ふくっち(看護師) 久原さんの「物(医療機器)のせいにしてしまう」という発想はなかったので、1つの手段としてよいですね。

 また、このようなタイプの男性には、権威性が功を奏する場合もあるのではないかと思います。やはり医師や看護師長などから話をしてもらうことも大切ではないでしょうか。医師や看護師長などの権威ある人に話をされると、一時的に改善する場合があります。

 ただ、権威性があるからこそ、正論を話しても患者さんは「怒られた」と解釈してしまい、その不満や屈辱感が認知の歪みとなり、さらに態度を悪くする場合もあります。つまり「一時的な改善」でしかない場合、逆に「怒られた」と思わせることで状況を悪くすることもあるということです。

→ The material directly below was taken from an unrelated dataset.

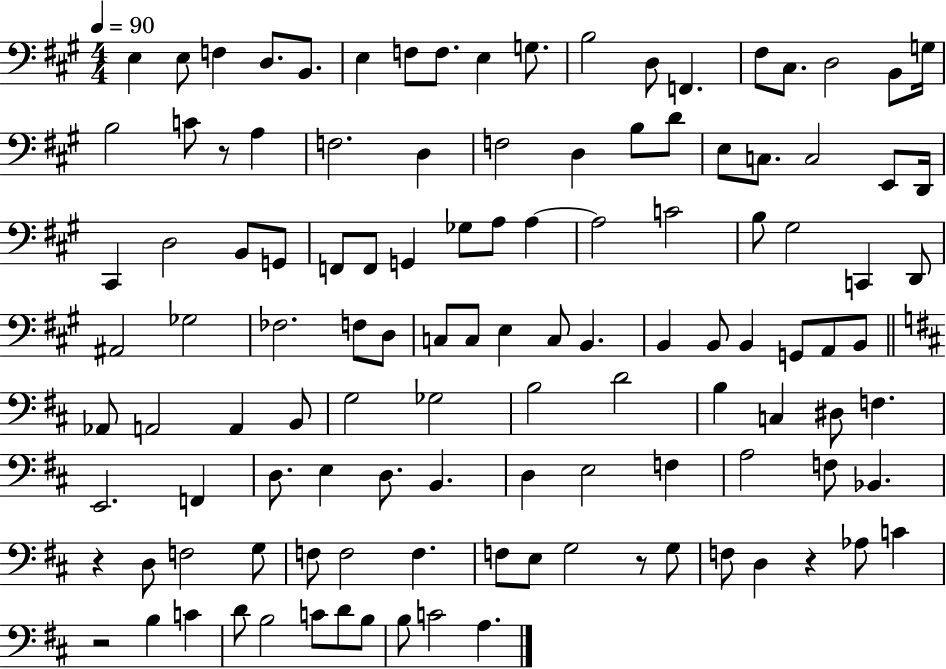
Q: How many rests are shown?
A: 5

 なので、患者さんのパーソナリティやコミュニケーションの方法をスタッフ間で話し合っておく必要がありますね。臨床の場では、情報が多ければ多いほど、患者さんの個別性が見えてくると思います。
 
 基本的には、女性看護師1人で対応せず、リハビリスタッフや看護補助者の方にも助けてもらうことで複数人でかかわりましょう。そして男性看護師は、同じ職種として女性看護師の不安をしっかり聞いて共感するのも大事だと思います。同じ職種だからこそ思いを理解し、共有できるのですから。

薬剤師の視点からの解決策

猫兄貴(薬剤師) 患者さんが、何に対してストレスを感じているか、また、何を望んでいてどういうギャップにストレスを感じているかを捉える必要がありますよね。ただ、それらすべてを医療スタッフが解決できるわけではないですし、もともと大した意味がない、生来の気質だったりする場合もあるので、根本的に解決できることはそう多くないと思います。

 やはり、職員を守る責務がある管理職が明確に対応することは必須でしょう。ほかの方も言っているように、個人の話で終わらずに職場の問題として取り組めるように、病棟全体で共有していくことが必要です。

 また、もし院内で緩和ケアチームが活動していれば相談してみてもいいかもしれません。緩和ケアチームは、がんの痛みがないと相談してはいけない、みたいな風潮があるかもしれませんが、決してそんなことはありません(もちろん院内のチームのキャパにもよりますが……)。

 精神科の医師がチームに入っていることが多いので、そうした対応も得意なはずです。“全人的な苦痛”に対応するのが緩和ケアチームの役割ですから、患者さんがなにか強い不満を抱えていそうであれば、強い味方になってくれるかもしれません。